Павел Петрович согласно кивнул:
– Думаю, есть. Всё у них, Авдотья Макаровна, есть. – Пустяка одного нет… Совести!..
– Вот, вот!.. И я про то же самое!..
– Не надо, мама… – Павел был явно раздосадован. – Павлу Петровичу это всё совсем не интересно.
– Ладно, пусть им Господь судиёй будет, а мне справедливость нужна!.. Вот Владислав и подсоветовал в Генеральную прокуратуру обратиться. Он хочет судимость с себя снять и нас заодно прихватил с собой. Помочь обещал и… – она на секунду запнулась, – честно скажу, денег дал. У него бумажек этих… Сам видел – полный чемодан, – и она торопливо перекрестилась. – Дай Бог ему здоровья!..

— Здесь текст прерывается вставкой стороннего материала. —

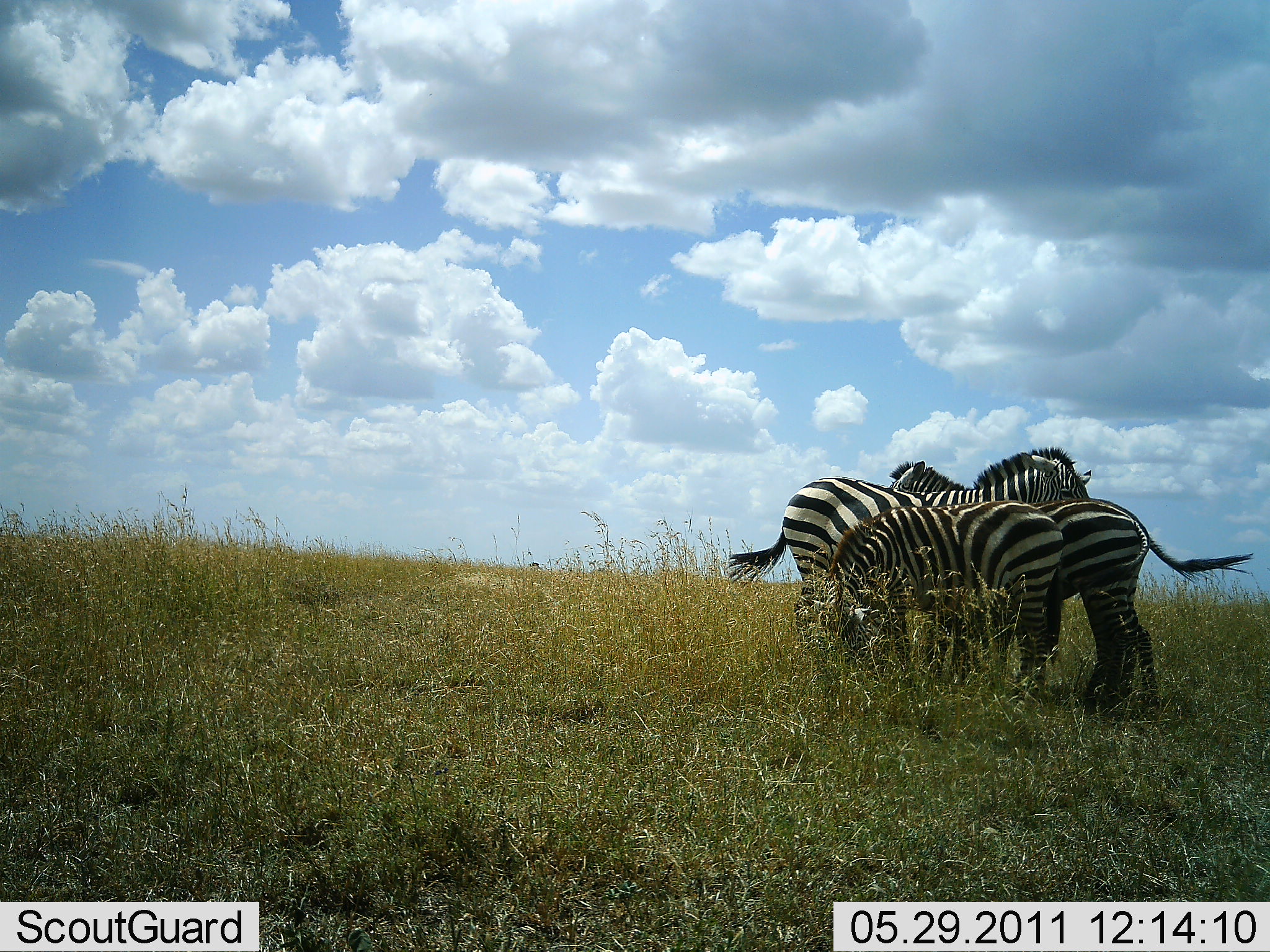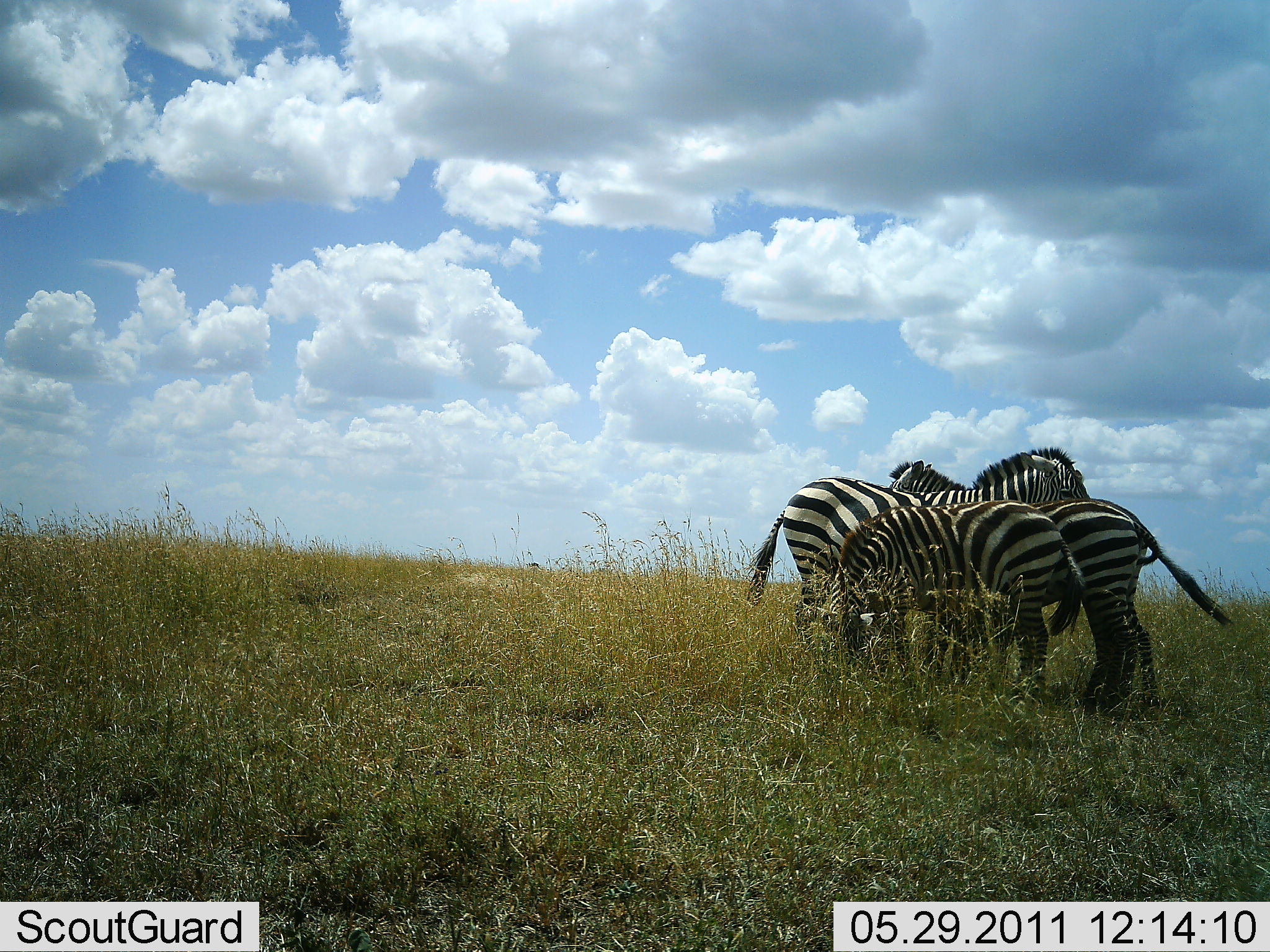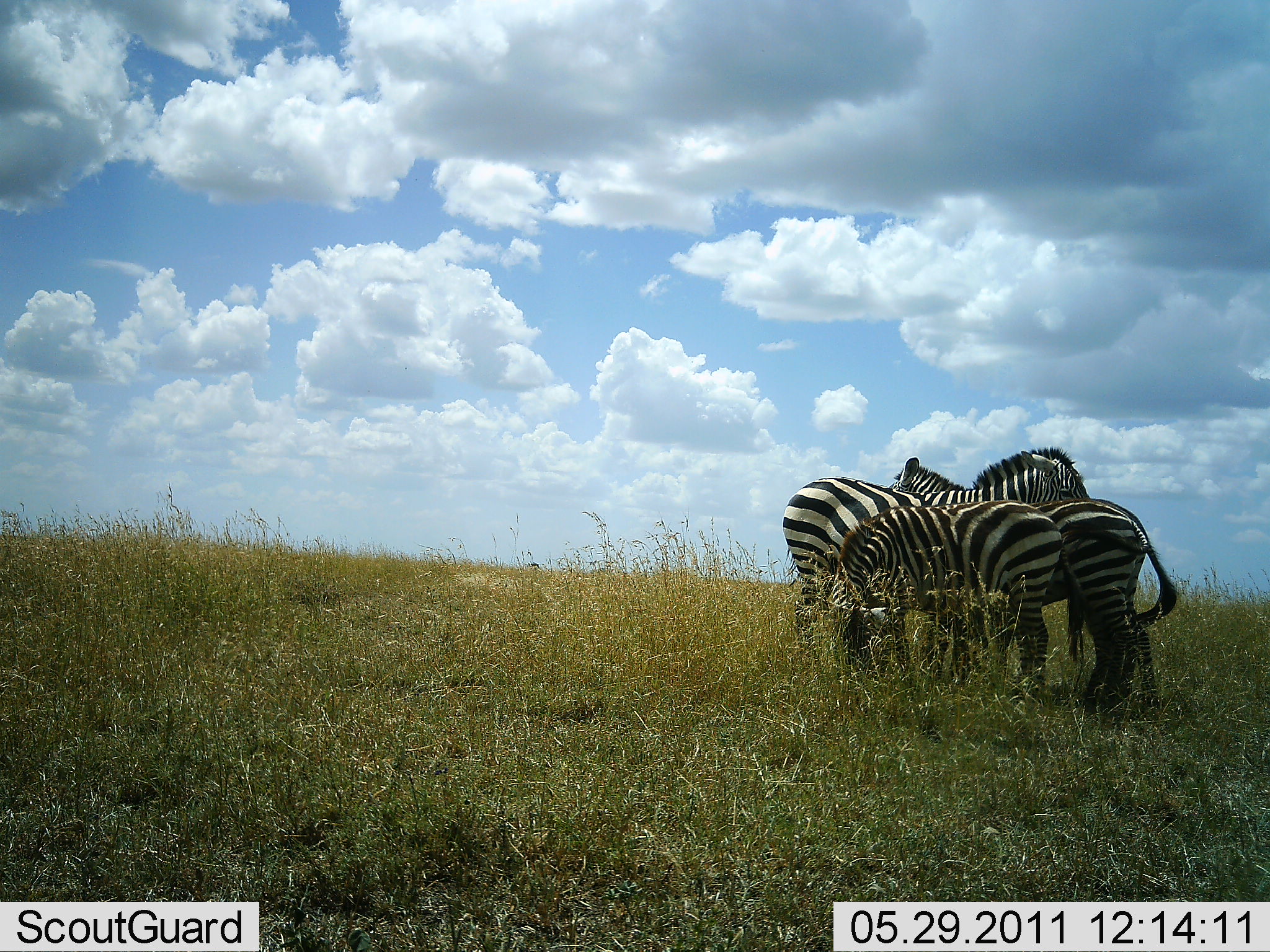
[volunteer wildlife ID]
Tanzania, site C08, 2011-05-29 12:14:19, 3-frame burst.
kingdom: Animalia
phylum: Chordata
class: Mammalia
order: Perissodactyla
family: Equidae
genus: Equus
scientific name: Equus quagga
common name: plains zebra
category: zebra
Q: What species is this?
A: Zebra (plains zebra) (Equus quagga).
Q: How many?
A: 4.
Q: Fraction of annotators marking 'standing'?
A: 54%.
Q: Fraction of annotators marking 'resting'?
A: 0%.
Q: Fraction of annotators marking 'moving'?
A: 0%.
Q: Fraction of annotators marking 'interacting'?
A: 38%.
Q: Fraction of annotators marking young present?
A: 15%.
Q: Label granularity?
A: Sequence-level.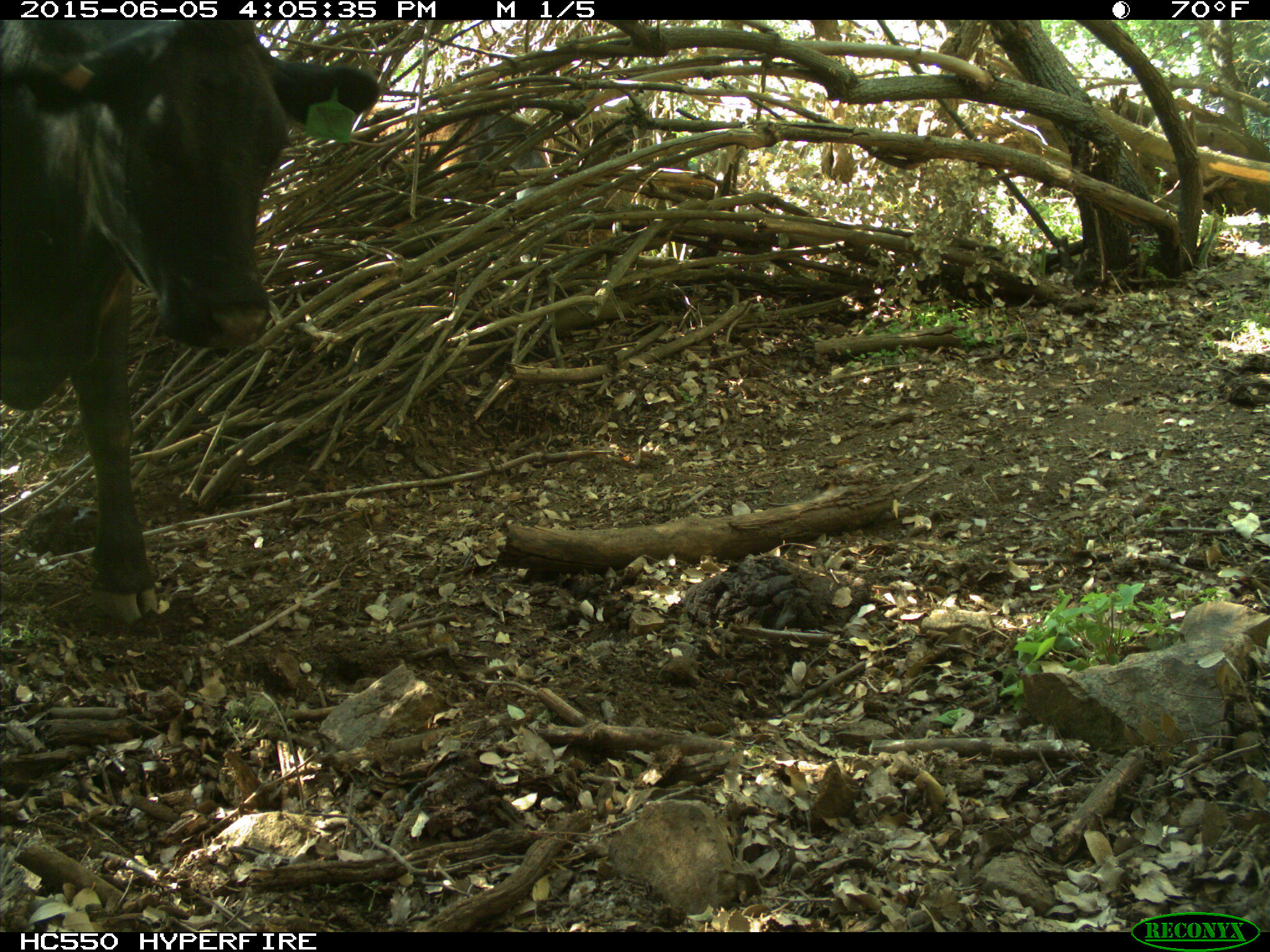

– А что же с тобой, Павел, в Будапеште произошло? Расскажи, может, и я как-нибудь смогу помочь… Если, конечно, старые приятели мои остались живы-здоровы и сидят на прежних местах.
В купе стало очень неуютно. Казалось, повисшее напряжение можно потрогать руками.
– Ничего он рассказывать не хочет. Даже родной матери ни полсловечка! – с горечью посетовала Макаровна. – Граната, говорит, взорвалась, и всё. Уж я пытала, пытала – всё без толку.
– Вам, мама, подробности знать совсем не обязательно. Довольно с вас того, что сын у вас калека, а как он инвалидом стал…
– Пойми, дурная твоя голова, меня уже ничем напугать нельзя… Я теперича на всю жизнь насмерть перепуганная… – и махнула рукой.
– А ведь мать права, Павел. Уж кто-кто, а она имеет право знать о тебе всё. И, поверь, её сейчас сильнее ничем ранить невозможно. Меня тоже удивить трудно. Как-никак, а я почти восемь лет в одиночке просидел. А вот тебе в одиночку горе своё перемыкивать не гоже. У тебя целая жизнь впереди. Хватит горе за собой, как вериги, таскать!.. С нами поделись…
Павел немного помолчал, потом согласно кивнул головой и заговорил.
Никуда не торопясь, размеренно и спокойно.
14
После того, как на Герасима Тимофеевича вылили целый ушат ледяной воды, он маленько пришёл в себя. Отфыркиваясь и ошалело глядя вокруг, исключённый из партии председатель колхоза мотал головой и не стонал, а как-то утробно мычал. Ему было так плохо, что, даже видавший всякое на своём веку и тоже немало претерпевший от зелёного змия, Егор не знал, как помочь. Все известные ему до сих пор надёжные средства отрезвления и опохмеления, не раз и не два применённые на практике, никуда не годились.
– Эка тебя, Герасим!.. – единственное, что в данной ситуации сумел вымолвить он.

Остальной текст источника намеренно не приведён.